Abstract

Non‐virally inactivated cryoprecipitate prepared by blood banks is still used in many countries, especially in the developing world, for the treatment of bleeding disorders due to factor VIII (FVIII), von Willebrand factor (VWF), or fibrinogen deficiency. As a consequence, patients receiving cryoprecipitate are at high risk of being infected by plasma‐borne viruses, such as HIV, and hepatitis B virus (HBV) or C virus (HCV). It is therefore urgent to develop easy‐to‐use, affordable and efficient methods for the viral inactivation of cryoprecipitate under conditions that ensure good maintenance of its haemostatic properties. Preparation of cryoprecipitate from large‐pool solvent‐detergent (SD) plasma seems not economically or technically feasible in developing countries.

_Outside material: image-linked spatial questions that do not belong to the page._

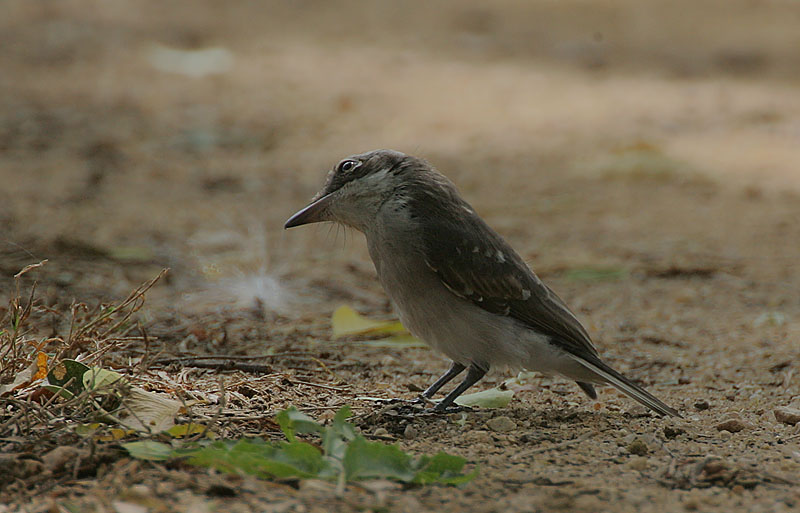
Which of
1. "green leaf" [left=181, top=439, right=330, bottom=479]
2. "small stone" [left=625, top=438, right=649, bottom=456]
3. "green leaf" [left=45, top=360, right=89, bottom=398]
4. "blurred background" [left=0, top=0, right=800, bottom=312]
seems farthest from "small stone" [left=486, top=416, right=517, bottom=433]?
"blurred background" [left=0, top=0, right=800, bottom=312]

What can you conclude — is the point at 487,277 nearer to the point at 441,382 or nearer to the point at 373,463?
the point at 441,382

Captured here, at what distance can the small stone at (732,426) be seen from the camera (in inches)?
152

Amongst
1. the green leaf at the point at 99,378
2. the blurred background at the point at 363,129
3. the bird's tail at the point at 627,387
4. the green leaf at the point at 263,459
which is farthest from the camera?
the blurred background at the point at 363,129

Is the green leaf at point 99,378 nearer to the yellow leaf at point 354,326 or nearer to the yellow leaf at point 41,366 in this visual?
the yellow leaf at point 41,366

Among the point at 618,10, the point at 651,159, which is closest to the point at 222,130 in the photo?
the point at 651,159

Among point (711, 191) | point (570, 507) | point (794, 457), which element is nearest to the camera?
point (570, 507)

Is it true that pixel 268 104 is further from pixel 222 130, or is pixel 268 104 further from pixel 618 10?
pixel 618 10

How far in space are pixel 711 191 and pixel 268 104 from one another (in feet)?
15.6

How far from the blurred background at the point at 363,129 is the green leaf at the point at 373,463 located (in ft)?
8.80

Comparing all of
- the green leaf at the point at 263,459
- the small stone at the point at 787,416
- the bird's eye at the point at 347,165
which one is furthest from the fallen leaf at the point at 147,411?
the small stone at the point at 787,416

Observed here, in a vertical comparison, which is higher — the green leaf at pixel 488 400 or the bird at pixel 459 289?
the bird at pixel 459 289

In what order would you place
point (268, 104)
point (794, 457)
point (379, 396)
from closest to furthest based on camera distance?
point (794, 457), point (379, 396), point (268, 104)

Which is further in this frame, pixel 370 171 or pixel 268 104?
pixel 268 104

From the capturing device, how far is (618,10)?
14273mm
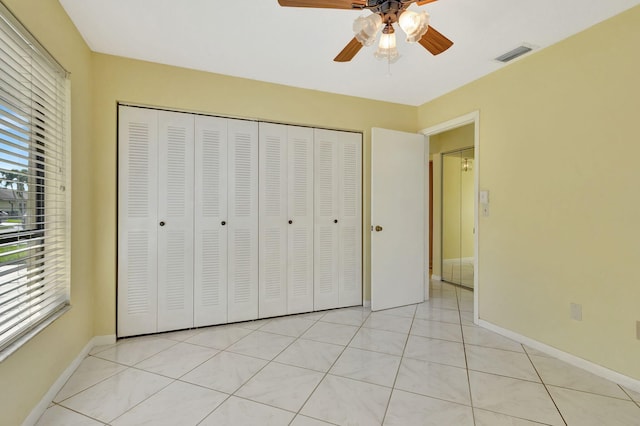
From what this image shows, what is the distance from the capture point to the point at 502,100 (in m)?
2.69

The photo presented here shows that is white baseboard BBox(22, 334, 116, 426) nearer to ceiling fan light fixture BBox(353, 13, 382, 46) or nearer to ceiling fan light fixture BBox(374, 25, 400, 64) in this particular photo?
ceiling fan light fixture BBox(353, 13, 382, 46)

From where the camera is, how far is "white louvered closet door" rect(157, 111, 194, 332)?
2633 mm

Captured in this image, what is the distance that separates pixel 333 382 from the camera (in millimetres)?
1941

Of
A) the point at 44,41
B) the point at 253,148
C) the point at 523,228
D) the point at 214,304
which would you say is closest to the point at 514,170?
the point at 523,228

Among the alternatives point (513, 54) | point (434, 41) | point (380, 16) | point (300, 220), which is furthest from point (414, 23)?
point (300, 220)

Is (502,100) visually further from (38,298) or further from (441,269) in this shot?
(38,298)

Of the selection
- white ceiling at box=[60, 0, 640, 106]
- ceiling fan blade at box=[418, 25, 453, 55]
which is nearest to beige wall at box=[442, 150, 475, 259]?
white ceiling at box=[60, 0, 640, 106]

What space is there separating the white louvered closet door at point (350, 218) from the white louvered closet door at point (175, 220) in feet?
5.11

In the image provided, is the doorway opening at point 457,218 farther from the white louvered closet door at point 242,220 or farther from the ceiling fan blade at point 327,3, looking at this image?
the ceiling fan blade at point 327,3

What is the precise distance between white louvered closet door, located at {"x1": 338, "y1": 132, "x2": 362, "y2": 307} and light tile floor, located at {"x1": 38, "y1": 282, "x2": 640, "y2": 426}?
0.66 meters

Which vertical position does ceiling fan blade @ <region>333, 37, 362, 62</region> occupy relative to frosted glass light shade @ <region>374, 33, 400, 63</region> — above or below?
above

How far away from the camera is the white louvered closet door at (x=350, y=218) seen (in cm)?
335

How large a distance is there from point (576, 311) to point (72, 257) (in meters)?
3.61

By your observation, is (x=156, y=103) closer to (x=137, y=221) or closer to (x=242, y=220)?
(x=137, y=221)
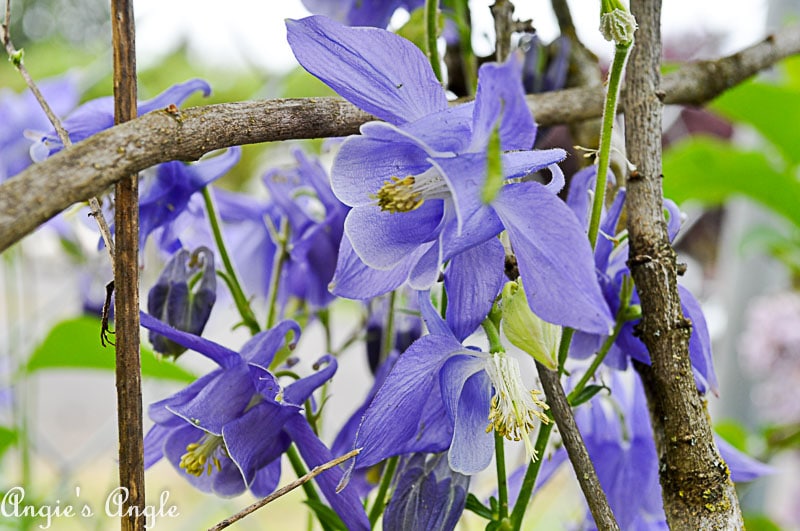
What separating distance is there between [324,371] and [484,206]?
109 millimetres

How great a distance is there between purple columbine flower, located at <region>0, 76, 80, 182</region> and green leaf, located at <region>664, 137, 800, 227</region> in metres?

Cryoprecipitate prepared from single‐donor plasma virally inactivated by methylene‐blue/illumination has significantly reduced content of factor VIII and fibrinogen. There are no data on the quality of cryoprecipitate produced from plasma virally inactivated by techniques in development such as S‐51 psoralen/UV irradiation or by riboflavin/UV irradiation, but loss of FVIII and fibrinogen is reported in S‐51/UV‐treated plasma. Dry‐heat treatments of smallpool cryoprecipitate or intermediate‐purity factor VIII have been developed for use by blood banks, but they are not much used and some have not stopped the risk of transmission of HCV. Recently, a mini‐pool process and a closed bag system to perform SD treatment of cryoprecipitate have been developed for use by blood banks. Recovery of factor VIII, VWF, and fibrinogen is over 95%. Viral validation studies revealed reduction factors of > 4·17, > 4·73, and > 4·72 for HIV, BVDV, and PRV, respectively, within a few minutes of treatment. The SD bag system is in the process of CE‐marking and field testing should start in the near future.